Select Page

Have you ever prayed for something and it didn’t happen?  What emotion did you feel? If you are honest or in touch with your feelings, you probably felt sadness or even some anger. There is a category of Psalms called Lament Psalms – 44, 60, 74, 79, 80, 85. They are Psalms of sadness and sometimes anger. God teaches us how to process our emotions honestly. He can handle our painfully honest emotions and prayers. 

I have great sadness around this month’s MRI. It showed growth that confused our treatment team.  The MRI results were not conclusive.

There was some growth but our team couldn’t tell if it was what is called “treatment” growth (growth as a result of radiation and chemotherapy). There is also a thing called pseudo growth which means it is not real tumor growth. My oncologist called together the Tumor Board at Mayo which included other oncologists, radiologists, and neurosurgeons to evaluate just what they thought this MRI revealed.

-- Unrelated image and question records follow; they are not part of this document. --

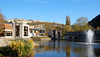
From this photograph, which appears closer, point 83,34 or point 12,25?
point 12,25

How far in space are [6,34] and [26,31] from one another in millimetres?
11518

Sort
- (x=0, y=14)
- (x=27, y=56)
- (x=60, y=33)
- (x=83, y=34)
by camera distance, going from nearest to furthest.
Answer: (x=27, y=56)
(x=0, y=14)
(x=83, y=34)
(x=60, y=33)

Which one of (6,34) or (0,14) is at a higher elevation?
(0,14)

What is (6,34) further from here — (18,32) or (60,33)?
(60,33)

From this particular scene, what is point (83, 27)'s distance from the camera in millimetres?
99000

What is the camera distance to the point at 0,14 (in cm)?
4394

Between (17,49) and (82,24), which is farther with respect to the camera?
(82,24)

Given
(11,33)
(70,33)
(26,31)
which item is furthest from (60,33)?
(11,33)

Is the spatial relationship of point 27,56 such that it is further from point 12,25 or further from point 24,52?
point 12,25

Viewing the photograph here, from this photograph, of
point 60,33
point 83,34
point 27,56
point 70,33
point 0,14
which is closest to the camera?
point 27,56

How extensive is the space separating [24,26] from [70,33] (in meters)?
49.1

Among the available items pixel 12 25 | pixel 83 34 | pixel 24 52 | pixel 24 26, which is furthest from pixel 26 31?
pixel 24 52

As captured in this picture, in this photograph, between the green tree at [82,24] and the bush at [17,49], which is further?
the green tree at [82,24]

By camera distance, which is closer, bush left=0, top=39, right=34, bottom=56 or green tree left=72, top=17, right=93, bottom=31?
bush left=0, top=39, right=34, bottom=56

They concluded it is highly likely that I will need a 2nd surgery to better determine the exact state of my tumor and to clean things up. I was hoping and praying that God would clean things up with a miracle. I found out that a second surgery was always in the cards from the beginning. I will need to be awake in surgery to ensure that surgeons are not cutting into the good stuff that would cause motor function impairment. They will be aggressively cutting away tumor that could grow and put pressure on my brain and create all sorts of bad side-effects like headaches, seizures and so on. For that reason, I will be awake to give them immediate feedback as they cut into the tumor that is located very near a main artery in my brain. Doing further study of my tumor would be helpful in receiving further treatment, and I would also qualify for some clinical trials based on a second surgery. I would qualify for a new immunotherapy trial that my genetic markers and the 2nd surgery makes possible.

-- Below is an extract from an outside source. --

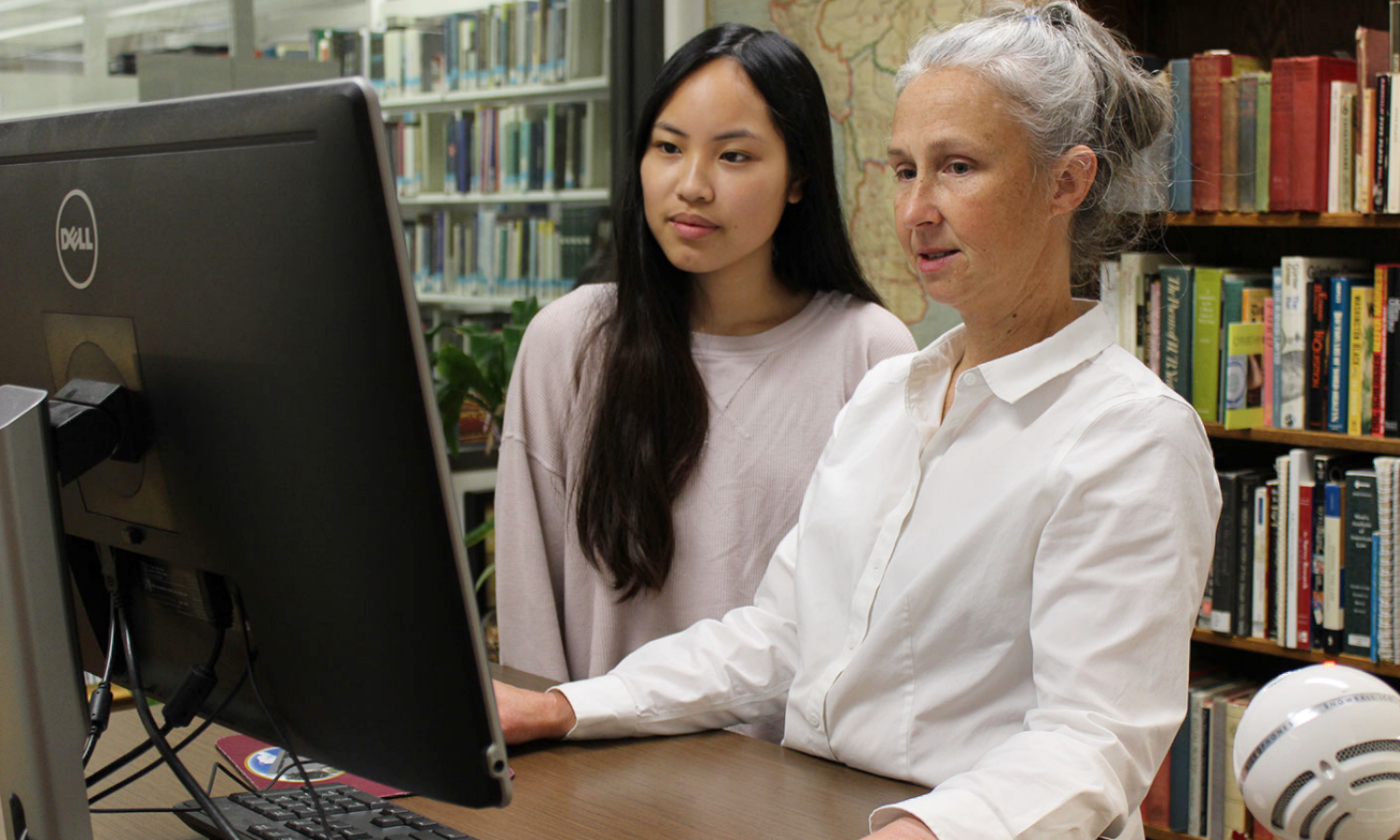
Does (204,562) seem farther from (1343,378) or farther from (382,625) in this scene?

You now know as much as I know. If you are a little confused, then join the club.

I will start the next cycle of chemo this month (March) and we will do another MRI in April to see if the chemo has shrunk the tumor any before doing the surgery. Then around the first weeks of April, I will have another brain surgery. Not what we hoped for or prayed for but as a good friend of mine who is a doctor reminded me, years ago when you receive the diagnosis of Glioblastoma, they sent you home to die. Now, there is so much more that the medical community can do, as you can see from this update.

Pray that God would give our family and our doctors continued wisdom and discernment. Continue to pray for a miracle through the doctors or through faithful Father. We’ll take one or even both. I just want to live to continue to share the truths of God’s Word and take care of my children and my beautiful wife, Baby Luv.